Pett fell back, staring doubtfully at Brereton's curled lip, and wondering whether to take him seriously or not. And Brereton laughed and went off—to reflect, five minutes later, that this was no laughing matter for Harborough and his daughter, and to plunge again into the maze of thought out of which it was so difficult to drag anything that seemed likely to be helpful.

He interviewed Harborough again before he was taken back to Norcaster, and again he pressed him to speak, and again Harborough gave him a point-blank refusal.

"Not unless it comes to the very worst, sir," he said firmly, "and only then if I see there's no other way—and even then it would only be for my daughter's sake. But it won't come to that! There's three weeks yet—good—and if somebody can't find out the truth in three weeks–"

"Man alive!" exclaimed Brereton. "Your own common-sense ought to tell you that in cases like this three years isn't enough to get at the truth! What can I do in three weeks?"

"There's not only you, sir," replied Harborough. "There's the police—there's the detectives—there's–"

"The police and the detectives are all doing their best to fasten the crime on you!" retorted Brereton. "Of course they are! That's their way. When they've safely got one man, do you think they're going to look for another? If you won't tell me what you were doing, and where you were that night, well, I'll have to find out for myself."

Harborough gave his counsel a peculiar look which Brereton could not understand.

"Oh, well!" he said. "If you found it out–"

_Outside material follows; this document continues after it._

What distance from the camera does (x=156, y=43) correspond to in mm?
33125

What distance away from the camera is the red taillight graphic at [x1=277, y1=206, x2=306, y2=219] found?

He broke off at that, and would say no more, and Brereton presently left him and walked thoughtfully homeward, reflecting on the prisoner's last words.

"He admits there is something to be found out," he mused. "And by that very admission he implies that it could be found out. Now—how? Egad!—I'd give something for even the least notion!"

Bent's parlour-maid, opening the door to Brereton, turned to a locked drawer in the old-fashioned clothes-press which stood in Bent's hall, and took from it a registered letter.

"For you, sir," she said, handing it to Brereton. "Came by the noon post, sir. The housekeeper signed for it."

Brereton took the letter into the smoking-room and looked at it with a sudden surmise that it might have something to do with the matter which was uppermost in his thoughts. He had had no expectation of any registered letter, no idea of anything that could cause any correspondent of his to send him any communication by registered post. There was no possibility of recognizing the handwriting of the sender, for there was no handwriting to recognize: the address was typewritten. And the postmark was London.